Samra Habib spricht über die Koexistenz schwuler und muslimischer Identitäten

1 Star2 Stars3 Stars4 Stars5 Stars (No Ratings Yet)
Loading...

Samra Habib spricht über die Koexistenz schwuler und muslimischer Identitäten

(Blogmensgo, schwuler Blog vom 7. Februar 2016) Die Fotografin Samra Habib zeigt, dass – und wie – der Islam und Nicht-Heterosexualität miteinander konform sein können. Seit Mai 2014 arbeitet sie an einem fotografischen Projekt mit dem Namen Just Me and Allah.

Passen Homo- und Bisexualität sowie trans- oder intersexuelle Identitäten zum Christentum und zum Islam? Daran kann man sicher zweifeln, auch in Anbetracht der aktuellen Ereignisse im Senegal (Gesetzesinitiative gegen Homosexualität) und in Italien (Märsche gegen die Legalisierung gleichgeschlechtlicher eingetragener Partnerschaften).

Samra Habib stellt sich mit ihrer Arbeit dieser Fragestellung.
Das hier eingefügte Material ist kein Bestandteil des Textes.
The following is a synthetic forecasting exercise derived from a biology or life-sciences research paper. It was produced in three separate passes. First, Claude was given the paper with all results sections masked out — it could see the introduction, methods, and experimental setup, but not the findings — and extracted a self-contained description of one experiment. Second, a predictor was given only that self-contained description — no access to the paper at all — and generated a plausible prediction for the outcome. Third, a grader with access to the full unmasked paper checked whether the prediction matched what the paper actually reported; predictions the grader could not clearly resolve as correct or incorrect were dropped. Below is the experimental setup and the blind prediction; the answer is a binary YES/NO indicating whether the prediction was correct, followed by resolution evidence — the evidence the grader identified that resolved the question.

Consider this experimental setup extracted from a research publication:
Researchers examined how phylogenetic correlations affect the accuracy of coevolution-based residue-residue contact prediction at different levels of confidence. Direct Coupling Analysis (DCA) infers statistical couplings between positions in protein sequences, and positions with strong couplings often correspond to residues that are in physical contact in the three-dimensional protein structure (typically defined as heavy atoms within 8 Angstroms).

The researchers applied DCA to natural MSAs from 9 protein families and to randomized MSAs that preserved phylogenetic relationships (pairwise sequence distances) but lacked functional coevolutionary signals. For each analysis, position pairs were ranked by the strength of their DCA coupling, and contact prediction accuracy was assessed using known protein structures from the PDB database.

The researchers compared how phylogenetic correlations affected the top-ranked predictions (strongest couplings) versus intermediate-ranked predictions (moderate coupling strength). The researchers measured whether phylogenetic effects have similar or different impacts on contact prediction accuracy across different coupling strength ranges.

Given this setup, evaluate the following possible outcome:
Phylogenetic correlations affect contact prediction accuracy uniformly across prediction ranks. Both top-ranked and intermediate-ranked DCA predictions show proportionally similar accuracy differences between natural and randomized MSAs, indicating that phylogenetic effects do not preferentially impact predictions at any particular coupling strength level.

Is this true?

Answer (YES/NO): NO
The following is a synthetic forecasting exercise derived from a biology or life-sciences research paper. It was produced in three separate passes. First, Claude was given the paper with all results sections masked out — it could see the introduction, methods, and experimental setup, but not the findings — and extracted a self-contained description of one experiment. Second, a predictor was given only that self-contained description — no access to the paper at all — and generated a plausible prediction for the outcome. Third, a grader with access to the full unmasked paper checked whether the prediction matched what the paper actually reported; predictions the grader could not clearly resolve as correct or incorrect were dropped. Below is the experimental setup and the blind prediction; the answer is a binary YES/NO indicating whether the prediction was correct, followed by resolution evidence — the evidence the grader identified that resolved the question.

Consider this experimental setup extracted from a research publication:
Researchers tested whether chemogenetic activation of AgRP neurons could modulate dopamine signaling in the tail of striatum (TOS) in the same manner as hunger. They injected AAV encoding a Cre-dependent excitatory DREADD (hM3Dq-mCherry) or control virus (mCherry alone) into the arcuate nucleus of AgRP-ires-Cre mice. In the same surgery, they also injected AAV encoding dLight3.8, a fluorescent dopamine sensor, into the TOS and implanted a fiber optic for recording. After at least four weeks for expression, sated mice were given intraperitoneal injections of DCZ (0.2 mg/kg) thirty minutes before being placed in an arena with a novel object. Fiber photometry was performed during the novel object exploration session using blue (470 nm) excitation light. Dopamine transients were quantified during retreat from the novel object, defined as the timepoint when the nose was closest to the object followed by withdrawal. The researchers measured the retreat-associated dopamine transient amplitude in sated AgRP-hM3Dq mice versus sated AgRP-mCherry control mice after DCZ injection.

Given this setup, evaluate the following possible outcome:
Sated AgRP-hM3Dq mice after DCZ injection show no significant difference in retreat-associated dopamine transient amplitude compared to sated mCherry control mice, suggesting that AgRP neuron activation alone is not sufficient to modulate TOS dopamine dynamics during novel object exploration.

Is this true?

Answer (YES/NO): NO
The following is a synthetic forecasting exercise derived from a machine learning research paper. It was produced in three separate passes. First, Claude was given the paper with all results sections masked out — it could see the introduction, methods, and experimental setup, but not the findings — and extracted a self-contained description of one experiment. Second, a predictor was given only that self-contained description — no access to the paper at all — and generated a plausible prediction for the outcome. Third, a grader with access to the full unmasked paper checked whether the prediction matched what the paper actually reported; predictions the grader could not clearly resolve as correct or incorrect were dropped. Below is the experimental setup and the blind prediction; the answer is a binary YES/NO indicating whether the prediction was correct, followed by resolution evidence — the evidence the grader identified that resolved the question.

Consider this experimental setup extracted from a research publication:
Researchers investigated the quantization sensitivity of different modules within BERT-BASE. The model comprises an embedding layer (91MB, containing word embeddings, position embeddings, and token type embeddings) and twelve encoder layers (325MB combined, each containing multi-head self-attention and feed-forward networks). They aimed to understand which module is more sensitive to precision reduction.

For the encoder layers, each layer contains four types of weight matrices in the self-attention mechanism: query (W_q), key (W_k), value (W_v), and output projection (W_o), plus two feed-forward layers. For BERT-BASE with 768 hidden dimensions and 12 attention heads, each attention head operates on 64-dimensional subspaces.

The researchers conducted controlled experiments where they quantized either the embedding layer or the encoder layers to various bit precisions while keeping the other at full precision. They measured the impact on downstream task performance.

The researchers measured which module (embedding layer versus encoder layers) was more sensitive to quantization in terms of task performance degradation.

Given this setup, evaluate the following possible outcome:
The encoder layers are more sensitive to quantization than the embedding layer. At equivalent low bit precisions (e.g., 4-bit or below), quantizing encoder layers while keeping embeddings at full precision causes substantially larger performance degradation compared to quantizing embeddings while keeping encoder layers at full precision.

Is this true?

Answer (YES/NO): NO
Als Muslima und Lesbe hat die englischsprachige Fotografin selbst auch zwei häufig als gegensätzlich empfundene Identitäten.

Die Canadian Lesbian and Gay Archives (CLGA) haben die Arbeiten von Samra Habib bereits mehrfach ausgestellt, z. B. 2014 mit der Fotoausstellung Queer and Muslim: Finding Peace Within Islam. Ein Teil ihrer Arbeit ist mittlerweile Teil der ständigen Ausstellung von CLGA.

Hier werden Samira und Rahim von Samra Habib interviewt:

Samira erklärt, dass der Islam eben „keine monolithische Religion ist, sondern in verschiedenen Kulturen und Sprachräumen präsent ist“. Entsprechend werden auch Homosexuelle (Schwule bzw. Lesben) sehr unterschiedlich akzeptiert.

Die Fotoserien von Just Me and Allah werden in manchen Fällen durch Videoaufnahmen und Interviews (wie oben) ergänzt. Die Fotos und Videos der Personen sind nicht stilisiert sondern wirken durch ihre Authentizität.

Die Texte zeigen Lebensabschnitte oder Perspektiven der einzelnen Personen. In muslimischen Ländern werden Schwule und Lesben (oder alle, die von der Heteronorm abweichen) stigmatisiert. In westlichen Ländern wie Kanada, wo Homosexualität nicht mehr tabuisiert wird, erscheint die muslimische Identität viel störender als die von der heterosexuellen Norm abweichende Identität.

Viele der von Samra Habib gesammelten Geschichten haben Gemeinsamkeiten, wie das Coming-Out, die Ablehnung, Isolation und auch die Community, die viele aufgefangen hat.

Andere Gemeinsamkeiten ergeben sich aus den Wohnorten der befragten Personen, wie z. B. Toronto, Berlin oder New York, wo die Fotografin selbst lebt.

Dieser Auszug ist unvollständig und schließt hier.